Back at the house I did laundry and made cranberry applesauce out of our apple-turkey centerpieces and some leftover cranberries. But before dinner, we headed out to Oglebay to drive through the light show. We haven’t been to Wheeling for Thanksgiving or Christmas for a long time—this was the last time—because in recent years we’ve been going to Rehoboth for Thanksgiving and Blackwater for Christmas, so we haven’t been to the light show in nine years either, though when the kids were small we went almost every year.

I think a lot of people who live in Wheeling think of the Festival of Lights as a touristy thing, and find the traffic it attracts annoying, but I am quite fond of it. It’s been around for forty years, and I probably went for the first time in the late eighties or early nineties, so I’ve seen it grow bigger and bigger. I like seeing the old familiar lights, like the candles surrounded by poinsettias, and the newer LED displays. I only took one picture and didn’t ask Noah to take any because it’s hard to take pictures from a moving vehicle and I didn’t want ask Beth to stop the car repeatedly. I knew which one I wanted, though.

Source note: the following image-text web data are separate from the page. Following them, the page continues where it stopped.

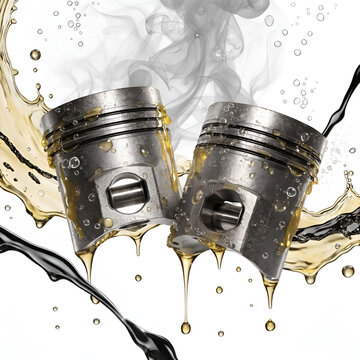 engine pistons in mineral oil gasoline realistic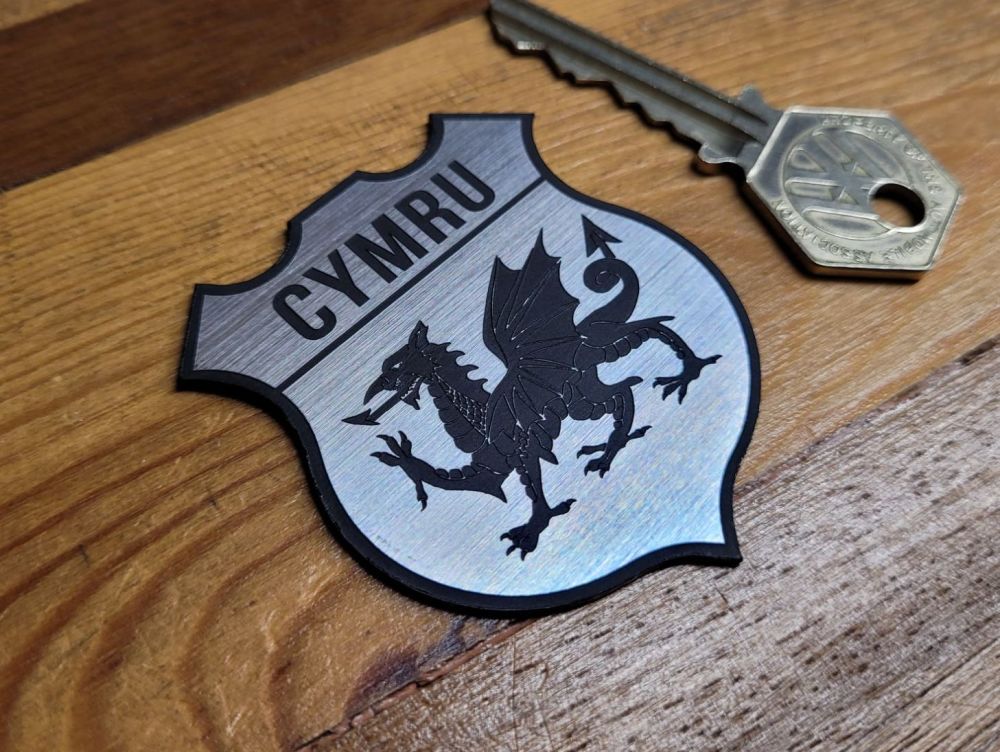 Wales Welsh Cymru Dragon Shield Style Self Adhesive Car Badge - 2"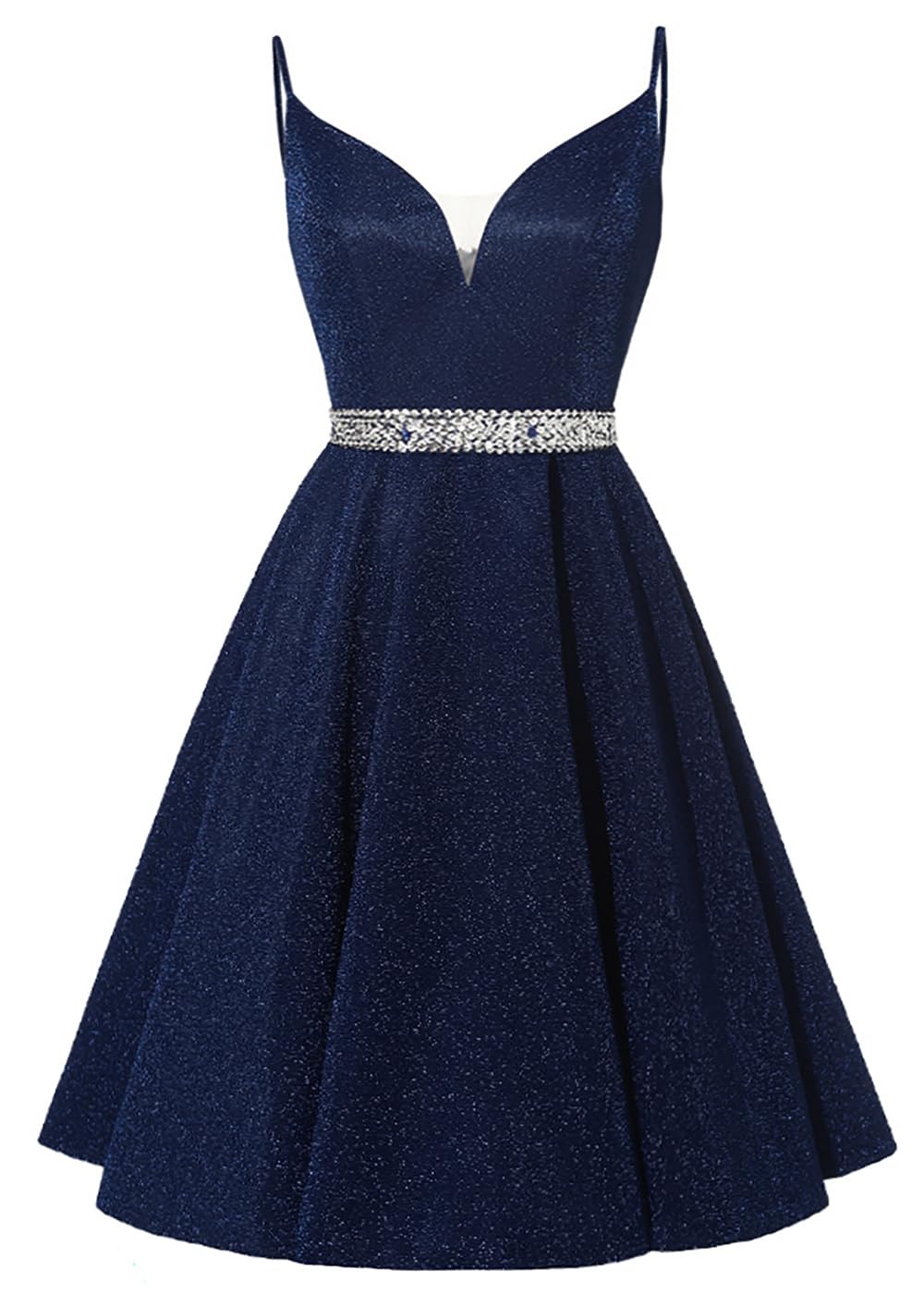 Satin Homecoming Dresses 2025 Spaghetti Straps Short Prom Dresses V-Neck Beaded Evening Formal Party Gowns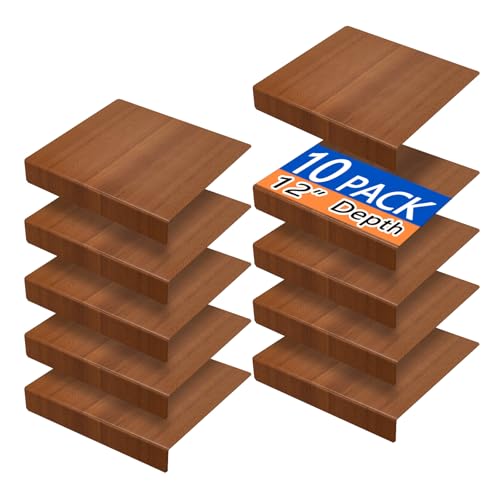 CasaDolce Heavy-Duty Wire Rack Covers, for All 12" Depth Wire Rack Covers, Upgrade Flexible Length Adjustment（Wood Brown 10 Pack）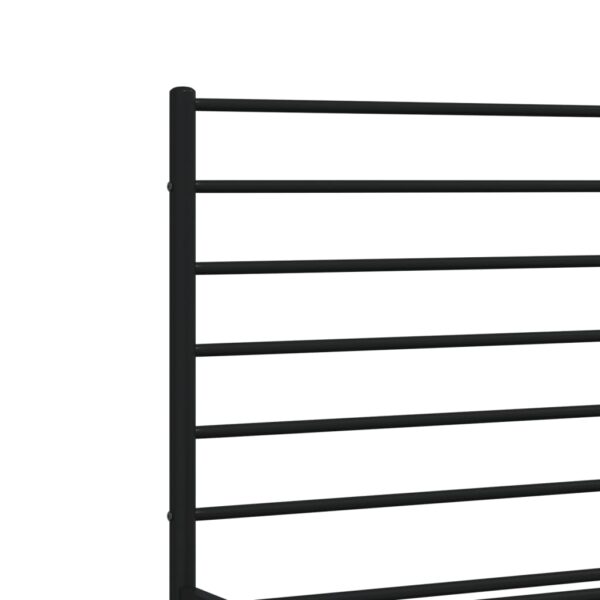 vidaXL Metal Bed Frame with Headboard Black 53.9"x74.8" Full - Image 9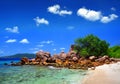 Anse Caiman beach in La Digue Island, Seychelles. Royalty Free Stock Photo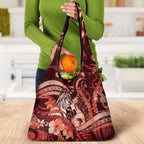 Maori Romantic Valentine Grocery Bag The Hongi Kiss Red Galaxy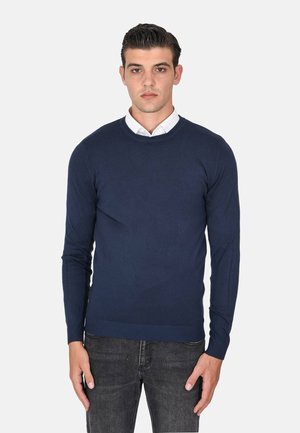 Maglione a maglia blu navy con scollo rotondo e maniche lunghe, dotato di polsini e orlo a coste. Il modello indossa una camicia bianca con colletto sotto.
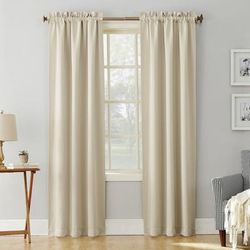 Wide Width Sun Zero Blackout Greenwich Rod-Pocket Panel by BrylaneHome in Pearl (Size 40" W 84" L)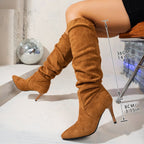 Damen Overknee Stiefel mit elegantem Falten-Design und elegantem Stiletto-Heel R&B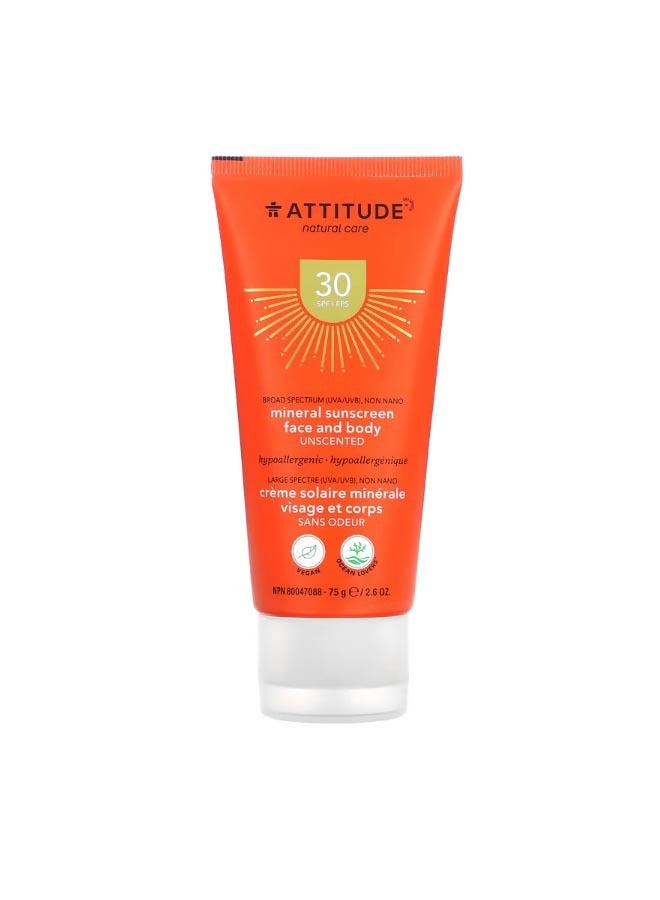 Mineral Sunscreen Face and Body SPF 30 Unscented 2.6 oz 75 g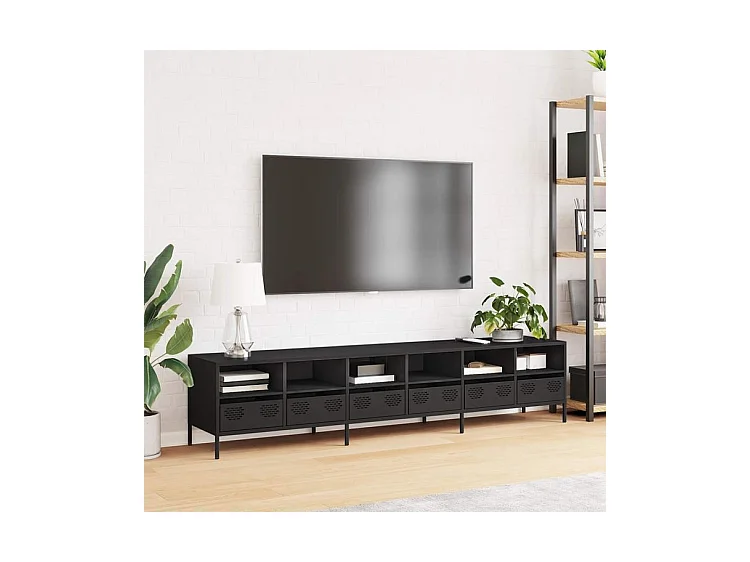 Meuble TV noir 202x39x43,5 acier laminé à froid
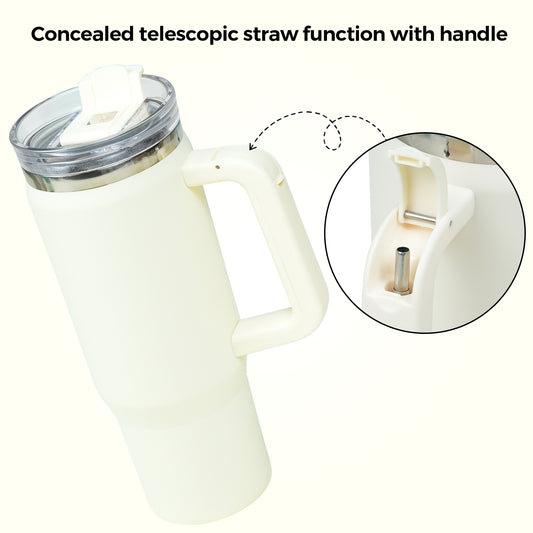 Tradeysum 30 oz Tumbler with Handle and Hidden Straw, Vacuum Insulated Stainless Steel Water Bottle with 2-in-1 Lid, Leak-Proof Reusable Iced Coffee Mug, Car Cup Holder Friendly for Gym, Travel & Office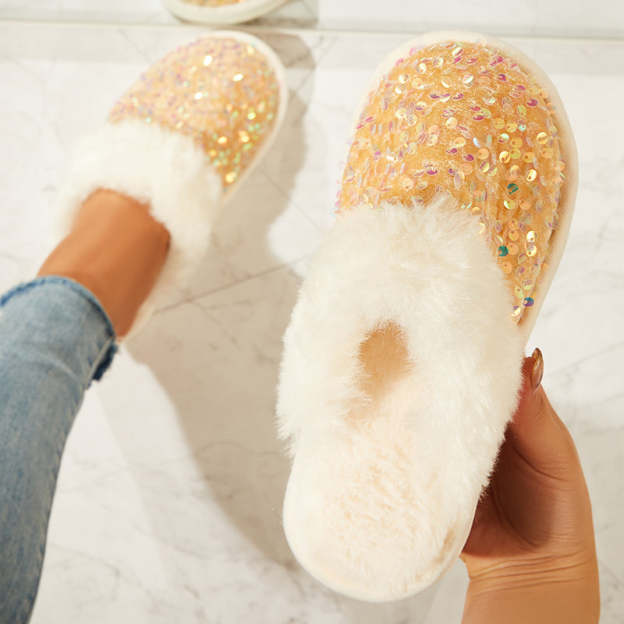 Shiny Warm Faux Fur Mule Slipper Furry Soft Slip on Shoes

Back when North was in preschool and knew their letters but couldn’t read, they used to insist every word that started with a J was their name because their birth name started with a J. So, the year they were two and a half, when we drove through the Festival of Lights, they saw the word JOY and got very excited about seeing their name in lights, so to speak. For years afterward it became a family joke to say the sign said North’s old name. But we hadn’t been through since North changed their name and when I said, “Look, it says North,” everyone laughed.

There are several tunnels made of lights along the route, and these fixtures also inspired nostalgia. I reminisced about how the kids used to try to hold their breath in them. The tunnels are not long but when traffic is slow, which it generally is, it takes a long time to get through them. I remembered how this used to lead to conflict and tears. When they were nine and fourteen for instance, when Noah was trying to hold his breath and North wasn’t, he claimed they had “forfeited” and he had won, which made them mad. So, at the next tunnel, North retaliated by breathing as loudly as they could to torment him while he tried to hold his breath. Reminded of this tradition, of course, both of them held their breath and it took so long to get through one of the tunnels I thought they would pass out, but they didn’t. And no one cried, so I guess that’s improvement.

That night after a dinner of leftovers and cranberry applesauce, Carole came over to say goodbye because we were leaving the next morning.

Advent

Even though I am not Catholic, it always pleases me when Advent starts on December 1 and the little chocolate-dispensing calendars are accurate. This was one of those years. We didn’t buy an Advent calendar this year, but I thought of it anyway.

On Sunday we were one the road for fourteen hours, first driving North back to Oberlin, making a lunch stop there, and then driving from Oberlin home. On arriving in Oberlin, we helped North carry their luggage up to their third-floor room and they hung some ornaments they’d asked us to bring from home on the tree in the Keep lounge.

Next, we stopped at a grocery store to get them some food because meals were not starting up at Keep for another day and a half and we had brunch at a restaurant in town. Everyone but me got pancakes—sweet potato-cranberry for Noah, chocolate chip for Beth, and blueberry for North. I had a broccoli-quinoa omelet, salad, half the potatoes that came with my meal, and some hot tea, and I did not feel too deprived. I put this photo of Beth and the kids at the restaurant on Facebook and North saw it and texted me, “I like this picture where none of us are smiling and only Beth is looking at the camera.” Believe it or not it was the best of four pictures I took.

After eating we took North back to Keep and said our goodbyes. It was not nearly as hard as when we left them there in August, partly because we’re getting used to being apart but mostly because we were going to see them again in less than two weeks when they come home for winter break. (And now it’s less than a week.)

If Advent is a time of waiting for joyful things, even in dark days, it truly has begun.